The method for manufacturing an electrolytic copper foil may manufacture a low-roughness copper foil which has a thin thickness, high mechanical strength, and high elongation by including additives of new composition. The copper electrolyte may include chlorine (chlorine ion) having a concentration of 1 to 40 ppm. Since a small amount of chlorine ion is present in the copper electrolyte, the number of nucleation sites is increased at the initial time of the electroplating and thus a crystal grain is fine to suppress crystal growth at the time of heating precipitates of CuCl2, which are formed at an interface of the grain boundary, at high temperature, thereby improving thermal stability at high temperature. When the concentration of chlorine ion is less than 1 ppm, the concentration of chlorine ion required in a sulfuric acid-copper sulfate electrolyte is insufficient, such that the tensile strength before the heat treatment may be reduced and the thermal stability at high temperature may be reduced. When the concentration of chlorine ion exceeds 40 ppm, the surface roughness of the matte side rises, and as a result, it is difficult to manufacture the low-roughness electrolytic copper foil, and therefore the tensile strength before the heat treatment may be reduced, and the thermal stability at high temperature may be reduced.
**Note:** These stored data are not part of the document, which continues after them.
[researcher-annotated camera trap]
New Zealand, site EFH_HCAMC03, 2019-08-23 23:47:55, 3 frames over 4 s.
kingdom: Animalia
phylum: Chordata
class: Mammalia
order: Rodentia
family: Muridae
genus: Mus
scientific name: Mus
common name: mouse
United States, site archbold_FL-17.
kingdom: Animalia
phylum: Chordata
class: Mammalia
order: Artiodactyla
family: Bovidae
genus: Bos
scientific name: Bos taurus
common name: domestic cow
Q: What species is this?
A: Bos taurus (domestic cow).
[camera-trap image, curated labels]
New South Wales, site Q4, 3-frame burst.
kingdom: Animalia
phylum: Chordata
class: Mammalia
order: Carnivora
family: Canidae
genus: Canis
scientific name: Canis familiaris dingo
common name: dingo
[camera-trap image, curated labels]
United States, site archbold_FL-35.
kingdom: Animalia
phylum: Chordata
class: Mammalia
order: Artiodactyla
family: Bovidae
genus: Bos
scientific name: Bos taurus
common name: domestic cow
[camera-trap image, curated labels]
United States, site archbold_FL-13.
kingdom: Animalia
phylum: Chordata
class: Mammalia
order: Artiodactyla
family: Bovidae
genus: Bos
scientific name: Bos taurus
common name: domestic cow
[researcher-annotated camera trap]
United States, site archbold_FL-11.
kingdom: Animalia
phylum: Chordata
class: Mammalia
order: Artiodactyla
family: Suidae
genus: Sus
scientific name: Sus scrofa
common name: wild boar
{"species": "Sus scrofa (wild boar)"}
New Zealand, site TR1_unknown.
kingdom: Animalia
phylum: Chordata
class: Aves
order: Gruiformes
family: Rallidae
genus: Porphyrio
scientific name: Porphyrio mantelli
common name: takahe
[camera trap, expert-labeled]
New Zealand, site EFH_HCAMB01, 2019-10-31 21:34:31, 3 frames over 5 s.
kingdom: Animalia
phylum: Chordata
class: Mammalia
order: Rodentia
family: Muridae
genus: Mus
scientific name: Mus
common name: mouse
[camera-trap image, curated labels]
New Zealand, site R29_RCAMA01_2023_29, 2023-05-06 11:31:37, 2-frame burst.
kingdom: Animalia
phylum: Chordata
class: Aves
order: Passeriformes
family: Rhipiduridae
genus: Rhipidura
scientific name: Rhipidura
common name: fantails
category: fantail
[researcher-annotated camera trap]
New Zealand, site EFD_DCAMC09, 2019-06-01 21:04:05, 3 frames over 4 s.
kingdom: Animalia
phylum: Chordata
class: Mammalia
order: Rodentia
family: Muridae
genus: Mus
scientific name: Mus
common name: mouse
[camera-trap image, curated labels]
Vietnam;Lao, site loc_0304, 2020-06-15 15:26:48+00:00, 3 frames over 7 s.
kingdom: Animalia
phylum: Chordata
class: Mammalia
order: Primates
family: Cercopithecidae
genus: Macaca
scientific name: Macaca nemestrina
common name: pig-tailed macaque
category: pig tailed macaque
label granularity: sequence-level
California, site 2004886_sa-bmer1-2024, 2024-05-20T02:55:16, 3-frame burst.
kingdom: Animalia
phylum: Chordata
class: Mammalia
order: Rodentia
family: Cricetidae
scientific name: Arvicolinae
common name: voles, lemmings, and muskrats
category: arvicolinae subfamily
In the copper electrolyte, a content of the additive A may range from 1 to 10 ppm, a content of the additive B may range from 10 to 200 ppm, a content of the additive C may range from 5 to 40 ppm, and a content of the additive D may range from 1 to 10 ppm.


In the copper electrolyte, the additive A may improve manufacturing stabilization of the electrolytic copper foil and improve the strength of the electrolytic copper foil. When a content of the additive A is less than 1 ppm, the tensile strength of the electrolytic copper foil may be reduced and when a content of the additive A exceeds 10 ppm, the surface roughness of the matte side rises and thus it is difficult to manufacture the low-roughness electrolytic copper foil and the tensile strength of the electrolytic copper foil may be reduced.


In the copper electrolyte, the additive B may improve the surface gloss of the electrolytic copper foil. When a content of the additive B is less than 10 ppm, the gloss of the electrolytic copper foil may be reduced and when a content of the additive B exceeds 20 ppm, the surface roughness of the matte side rises and thus it is difficult to manufacture the low-roughness electrolytic copper foil and the tensile strength of the electrolytic copper foil may be reduced.


In the copper electrolyte, the additive C lowers the surface roughness of the electrolytic copper foil and the surface gloss thereof may be improved. When a content of the additive C is less than 5 ppm, the surface roughness of the matte side rises, and thus it is difficult to manufacture the low-roughness electrolytic copper foil and the gloss of the electrolytic copper foil may be reduced and when a content of the additive C exceeds 40 ppm, physical properties or appearance of the electrolytic copper foil may not almost be changed and a content of the additive C exceeding 40 ppm may be non-economic.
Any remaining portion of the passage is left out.